Play Para qué saber para qué averiguar

  No soy abogado ni mucho menos, soy tan solo un ciudadano mayor de edad y de este domicilio. Y el sentido común me dice que tengo derecho a conocer todo aquello que me atañe de manera directa, me refiero a la vida en sociedad, a la vida colectiva. Si yo voy hacer una suerte de acuerdo, un pacto, voy a firmar algo, tengo todo el derecho a leer ese documento que voy a firmar. Si yo he firmado ese documento, tengo derecho a saber después las consecuencias que esa firma trae. En otras palabras, ese documento, me dice el sentido común -insisto, no soy abogado-, me da todo el derecho a conocer qué fue lo que firmé y por qué lo firme, y en definitiva se crea un compromiso. Una firma es eso, un compromiso.

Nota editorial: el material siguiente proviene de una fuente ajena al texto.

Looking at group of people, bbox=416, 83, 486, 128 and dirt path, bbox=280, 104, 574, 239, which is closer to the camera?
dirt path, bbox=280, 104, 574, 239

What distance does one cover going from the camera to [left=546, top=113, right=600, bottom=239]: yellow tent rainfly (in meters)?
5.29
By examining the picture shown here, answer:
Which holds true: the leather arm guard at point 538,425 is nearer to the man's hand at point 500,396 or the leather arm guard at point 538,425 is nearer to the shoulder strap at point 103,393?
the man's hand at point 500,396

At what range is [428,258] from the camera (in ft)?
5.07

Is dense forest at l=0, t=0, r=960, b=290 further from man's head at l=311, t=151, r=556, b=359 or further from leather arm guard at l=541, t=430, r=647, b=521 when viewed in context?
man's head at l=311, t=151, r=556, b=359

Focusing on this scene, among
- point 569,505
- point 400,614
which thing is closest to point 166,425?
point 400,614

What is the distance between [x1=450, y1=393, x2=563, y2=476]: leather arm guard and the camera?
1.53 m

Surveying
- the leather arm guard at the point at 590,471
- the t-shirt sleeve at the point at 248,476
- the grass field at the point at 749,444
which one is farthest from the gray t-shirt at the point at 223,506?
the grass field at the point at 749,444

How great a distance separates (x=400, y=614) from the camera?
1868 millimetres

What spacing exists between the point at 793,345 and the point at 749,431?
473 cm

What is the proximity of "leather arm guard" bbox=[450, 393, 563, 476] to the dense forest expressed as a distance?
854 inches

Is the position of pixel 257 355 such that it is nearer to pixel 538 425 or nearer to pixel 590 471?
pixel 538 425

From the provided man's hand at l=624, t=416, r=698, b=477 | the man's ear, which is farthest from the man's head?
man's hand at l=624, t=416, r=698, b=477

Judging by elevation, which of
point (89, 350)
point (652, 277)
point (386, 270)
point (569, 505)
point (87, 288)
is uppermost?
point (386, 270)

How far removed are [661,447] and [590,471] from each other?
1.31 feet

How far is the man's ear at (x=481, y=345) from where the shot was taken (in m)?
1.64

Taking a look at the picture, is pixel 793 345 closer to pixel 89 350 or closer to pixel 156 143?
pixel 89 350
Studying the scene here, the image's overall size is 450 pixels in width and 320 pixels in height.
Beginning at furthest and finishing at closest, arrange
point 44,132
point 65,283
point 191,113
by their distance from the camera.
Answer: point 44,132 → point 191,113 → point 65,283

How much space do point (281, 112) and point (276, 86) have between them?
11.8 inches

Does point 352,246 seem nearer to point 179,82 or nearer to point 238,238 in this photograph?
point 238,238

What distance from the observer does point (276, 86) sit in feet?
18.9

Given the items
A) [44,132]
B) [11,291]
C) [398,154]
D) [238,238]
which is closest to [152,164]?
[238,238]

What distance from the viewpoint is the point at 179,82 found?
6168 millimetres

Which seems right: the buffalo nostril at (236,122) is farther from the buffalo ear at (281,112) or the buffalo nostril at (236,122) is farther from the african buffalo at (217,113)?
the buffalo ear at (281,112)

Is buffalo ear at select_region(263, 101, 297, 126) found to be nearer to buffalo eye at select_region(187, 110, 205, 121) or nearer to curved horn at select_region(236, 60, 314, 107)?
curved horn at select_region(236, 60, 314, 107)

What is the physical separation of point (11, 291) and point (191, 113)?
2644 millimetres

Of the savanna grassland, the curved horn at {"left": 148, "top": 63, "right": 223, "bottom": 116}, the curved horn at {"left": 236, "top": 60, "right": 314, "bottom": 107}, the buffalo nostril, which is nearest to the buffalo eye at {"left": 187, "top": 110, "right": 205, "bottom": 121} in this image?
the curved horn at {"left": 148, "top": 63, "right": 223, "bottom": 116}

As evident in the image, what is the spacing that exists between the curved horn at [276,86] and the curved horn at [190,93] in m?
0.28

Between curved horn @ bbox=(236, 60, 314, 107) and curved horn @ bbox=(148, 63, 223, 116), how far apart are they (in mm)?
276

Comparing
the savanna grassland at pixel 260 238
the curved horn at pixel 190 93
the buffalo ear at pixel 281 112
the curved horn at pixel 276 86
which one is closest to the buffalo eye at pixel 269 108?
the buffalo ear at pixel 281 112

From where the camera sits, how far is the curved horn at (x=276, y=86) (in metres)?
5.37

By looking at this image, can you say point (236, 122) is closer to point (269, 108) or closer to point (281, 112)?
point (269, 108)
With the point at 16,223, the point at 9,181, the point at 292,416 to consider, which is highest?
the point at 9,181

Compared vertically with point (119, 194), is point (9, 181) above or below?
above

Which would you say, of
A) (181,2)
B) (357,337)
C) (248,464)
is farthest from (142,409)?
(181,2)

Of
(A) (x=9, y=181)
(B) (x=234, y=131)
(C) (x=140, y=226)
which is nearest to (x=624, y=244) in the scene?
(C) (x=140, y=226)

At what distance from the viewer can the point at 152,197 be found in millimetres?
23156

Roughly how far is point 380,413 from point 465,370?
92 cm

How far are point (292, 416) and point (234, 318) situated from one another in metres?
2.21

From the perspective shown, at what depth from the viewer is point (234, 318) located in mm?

  Hay varios documentos que todos los venezolanos firmamos; por ejemplo, todos firmamos la cédula de identidad. Y los venezolanos mayores de 18 años que votamos, firmamos el cuaderno electoral. Cuando usted va a votar, usted pone la huella (con todo el escándalo y la discusión que se ha levantado por lo de las captahuellas), pero lo más importante es que, una vez que usted votó, va al cuaderno y lo firma, luego viene la tinta indeleble y demás.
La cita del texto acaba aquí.